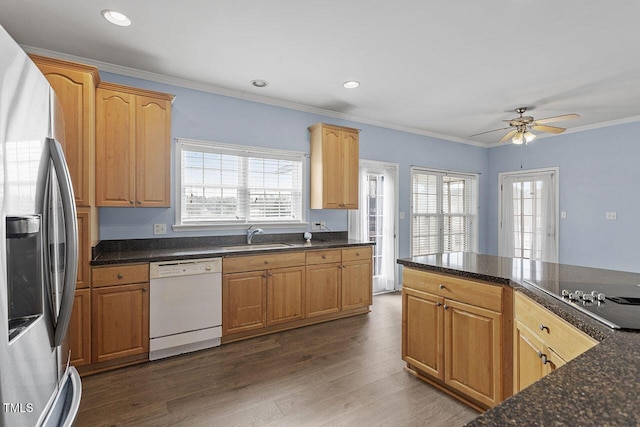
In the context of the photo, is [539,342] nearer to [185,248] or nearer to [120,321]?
[120,321]

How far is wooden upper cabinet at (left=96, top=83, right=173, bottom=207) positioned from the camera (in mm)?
2701

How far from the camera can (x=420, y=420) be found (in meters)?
1.96

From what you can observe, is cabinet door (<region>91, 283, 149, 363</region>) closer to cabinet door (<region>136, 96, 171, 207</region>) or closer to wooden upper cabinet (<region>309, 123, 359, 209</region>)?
cabinet door (<region>136, 96, 171, 207</region>)

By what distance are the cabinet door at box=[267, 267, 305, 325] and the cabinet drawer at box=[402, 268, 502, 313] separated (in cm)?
132

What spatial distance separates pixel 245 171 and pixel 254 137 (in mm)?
426

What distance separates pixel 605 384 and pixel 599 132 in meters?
5.71

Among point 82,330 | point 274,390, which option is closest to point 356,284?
point 274,390

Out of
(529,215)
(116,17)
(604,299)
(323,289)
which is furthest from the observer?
(529,215)

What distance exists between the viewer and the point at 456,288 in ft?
6.91

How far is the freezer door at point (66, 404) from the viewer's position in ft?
3.50

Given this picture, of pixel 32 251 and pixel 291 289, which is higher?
pixel 32 251

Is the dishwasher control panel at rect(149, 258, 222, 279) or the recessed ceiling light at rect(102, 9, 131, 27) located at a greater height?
the recessed ceiling light at rect(102, 9, 131, 27)

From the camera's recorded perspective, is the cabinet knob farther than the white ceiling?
No

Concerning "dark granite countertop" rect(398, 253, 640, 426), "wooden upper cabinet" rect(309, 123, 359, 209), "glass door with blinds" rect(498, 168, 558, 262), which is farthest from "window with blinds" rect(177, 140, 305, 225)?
"glass door with blinds" rect(498, 168, 558, 262)
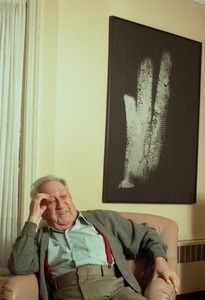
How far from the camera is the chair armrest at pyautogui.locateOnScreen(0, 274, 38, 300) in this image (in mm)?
1651

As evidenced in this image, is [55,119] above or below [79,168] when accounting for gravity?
above

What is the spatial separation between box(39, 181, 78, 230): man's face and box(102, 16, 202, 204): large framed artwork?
* * * * * * * * *
* **Set problem**
Rewrite the data above, leaving out the pictures, and swap every instance of "freezer door" for "refrigerator door" while keeping everything else the same.

* **The completed task**
In the context of the photo, is [539,342] nearer to [185,248] or nearer to [120,321]?
[120,321]

How far is wooden upper cabinet at (left=96, top=83, right=173, bottom=207) positioned from the camera (in mm)?
2701

How far from the camera can (x=420, y=420) be found (in meters)?
1.96

From what you can observe, is cabinet door (<region>91, 283, 149, 363</region>) closer to cabinet door (<region>136, 96, 171, 207</region>) or closer to wooden upper cabinet (<region>309, 123, 359, 209</region>)?
cabinet door (<region>136, 96, 171, 207</region>)

By what distance are the cabinet door at box=[267, 267, 305, 325] and the cabinet drawer at box=[402, 268, 502, 313] separated (in cm)?
132

What spatial distance separates pixel 245 171 and pixel 254 137 (in mm)?
426

What distance separates pixel 605 384 and pixel 599 132 in meters?
5.71

Among point 82,330 | point 274,390, which option is closest to point 356,284?
point 274,390

Out of
(529,215)
(116,17)
(604,299)
(323,289)
which is furthest from the observer?
(529,215)

What distance exists between the viewer and the point at 456,288 in ft?
6.91

How far is the refrigerator door at point (66, 404) from the viewer's position in ft?
3.50

Given this picture, of pixel 32 251 and pixel 291 289, which is higher?
pixel 32 251

Is the dishwasher control panel at rect(149, 258, 222, 279) or the recessed ceiling light at rect(102, 9, 131, 27) located at a greater height?
the recessed ceiling light at rect(102, 9, 131, 27)

From the camera's recorded perspective, is the cabinet knob farther than the white ceiling?
No

Concerning "dark granite countertop" rect(398, 253, 640, 426), "wooden upper cabinet" rect(309, 123, 359, 209), "glass door with blinds" rect(498, 168, 558, 262), which is farthest from "window with blinds" rect(177, 140, 305, 225)?
"glass door with blinds" rect(498, 168, 558, 262)
How far from the camera is the chair armrest at pyautogui.locateOnScreen(0, 274, 38, 300) in this image (in mm)?
1651

As evidenced in this image, is [55,119] above or below [79,168] when accounting for gravity?
above

What is the spatial separation between box(39, 181, 78, 230): man's face and box(102, 16, 202, 204): large framed artwork?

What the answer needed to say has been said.